**Document**
- - -
Hello All! A bit slow on the take this year ( I blame George RR Martin...) But so far:

1. Under The Frog by Tibor Fischer 4/5
2. Pat the Zombie by Aaron Ximm 3.5/5
3. A storm of Swords by George RR Martin 4.5/5
4. A feast For Crows by George RR Martin 4/5
5. We by Yevgeny Zamyatin 4.2/5

2wookiebender
Feb. 7, 2012, 8:40 pm

Hello, and welcome back! George RR Martin is rather compelling, his books are a good place to lose yourself. :)

3iftyzaidi
Feb. 16, 2012, 11:47 am

Ooh, I must pull out my copy of We from my TBR mountain some time soon. I've been meaning to read it for a while.

4kosj
Mrz. 14, 2012, 12:47 am

6. A Dance With Dragons by George RR Martin 3.9/5

A great series, but the last two books were definately my least favourite. I wasn't into the whole book 4 and 5 running parallel thing. I wish they had been one shorter volume and he had moved forward with the plot instead. The characters are still engaging but I'm afraid that the series could end up like Robert Jordan's Wheel of Time - a series that started off fantastically, then meandered for a number of volumes before getting interesting again. That being said, it's not like it wasn't good, maybe I'm worrying for nothing...

7. Death and the Penguin by Andrey Kurkov 4/5

The story of a struggling writer who gets a job writing obituaries about people before they die. Then they start dying. He also lives with a manic-depressive penguin name Misha. Very dark, very funny.

5bryanoz
Mrz. 14, 2012, 5:05 pm

kosj I agree with your Dance With Dragons comments, such a long wait for not much advancement in plot or charaters.
I also found it disconcerting when I realized that much of Dance was running concurrently with Feast for Crows, published 5 years ago !?
still enjoy the saga but I agree it is losing steam.
- - -
**Data entries**
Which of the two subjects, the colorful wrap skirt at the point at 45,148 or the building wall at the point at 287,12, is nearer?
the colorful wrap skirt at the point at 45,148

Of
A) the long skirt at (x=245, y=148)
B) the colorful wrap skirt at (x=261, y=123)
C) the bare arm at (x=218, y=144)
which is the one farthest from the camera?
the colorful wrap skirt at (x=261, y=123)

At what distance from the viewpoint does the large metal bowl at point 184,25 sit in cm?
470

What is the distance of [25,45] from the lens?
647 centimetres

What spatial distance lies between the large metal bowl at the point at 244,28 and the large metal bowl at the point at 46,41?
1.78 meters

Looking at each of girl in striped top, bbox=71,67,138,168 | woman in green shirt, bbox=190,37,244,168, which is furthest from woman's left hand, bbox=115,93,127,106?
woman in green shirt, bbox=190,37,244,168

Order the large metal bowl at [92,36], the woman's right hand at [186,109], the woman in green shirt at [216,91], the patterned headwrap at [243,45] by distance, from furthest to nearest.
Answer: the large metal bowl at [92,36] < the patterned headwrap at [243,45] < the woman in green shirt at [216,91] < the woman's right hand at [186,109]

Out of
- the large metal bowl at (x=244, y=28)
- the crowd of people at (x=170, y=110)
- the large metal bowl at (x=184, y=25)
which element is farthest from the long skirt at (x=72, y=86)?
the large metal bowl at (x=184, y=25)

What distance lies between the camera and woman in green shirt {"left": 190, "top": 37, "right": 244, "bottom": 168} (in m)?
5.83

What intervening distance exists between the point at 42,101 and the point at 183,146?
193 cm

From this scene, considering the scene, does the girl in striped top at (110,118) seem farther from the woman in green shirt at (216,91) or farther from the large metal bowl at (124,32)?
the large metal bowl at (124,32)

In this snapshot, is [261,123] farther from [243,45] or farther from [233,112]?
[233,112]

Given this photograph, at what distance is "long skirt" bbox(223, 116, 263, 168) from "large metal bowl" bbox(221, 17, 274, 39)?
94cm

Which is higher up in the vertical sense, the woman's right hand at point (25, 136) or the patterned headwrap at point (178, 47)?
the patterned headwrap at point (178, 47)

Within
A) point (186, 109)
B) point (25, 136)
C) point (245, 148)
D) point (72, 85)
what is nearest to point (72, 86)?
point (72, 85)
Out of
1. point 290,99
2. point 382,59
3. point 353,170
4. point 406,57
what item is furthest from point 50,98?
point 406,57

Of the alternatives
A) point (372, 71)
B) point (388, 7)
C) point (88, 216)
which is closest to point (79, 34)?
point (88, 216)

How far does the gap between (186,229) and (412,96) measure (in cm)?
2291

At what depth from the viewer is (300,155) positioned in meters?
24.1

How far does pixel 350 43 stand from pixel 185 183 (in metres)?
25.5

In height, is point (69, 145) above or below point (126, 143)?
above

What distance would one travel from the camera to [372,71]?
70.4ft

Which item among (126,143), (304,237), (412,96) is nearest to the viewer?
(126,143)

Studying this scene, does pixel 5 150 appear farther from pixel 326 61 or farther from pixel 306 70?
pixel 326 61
- - -
**Exercise set**
**a.** Rewrite the reading thread from "Hello All! A" up to and including "lose yourself. :)", putting "absorbing" in place of "compelling".
**b.** Using the reading thread, mark each statement yes or no and quote the words that decide it. (i) Death and the Penguin is rated 4/5. (ii) The comment dated Feb. 16, 2012 says its writer has already read We. (iii) The penguin in Death and the Penguin is named Misha.

**Results for each task**
**a.**
Hello All! A bit slow on the take this year ( I blame George RR Martin...) But so far:

1. Under The Frog by Tibor Fischer 4/5
2. Pat the Zombie by Aaron Ximm 3.5/5
3. A storm of Swords by George RR Martin 4.5/5
4. A feast For Crows by George RR Martin 4/5
5. We by Yevgeny Zamyatin 4.2/5

2wookiebender
Feb. 7, 2012, 8:40 pm

Hello, and welcome back! George RR Martin is rather absorbing, his books are a good place to lose yourself. :)

**b.**
(i) Yes: "7. Death and the Penguin by Andrey Kurkov 4/5"
(ii) No: "I've been meaning to read it for a while."
(iii) Yes: "a manic-depressive penguin name Misha"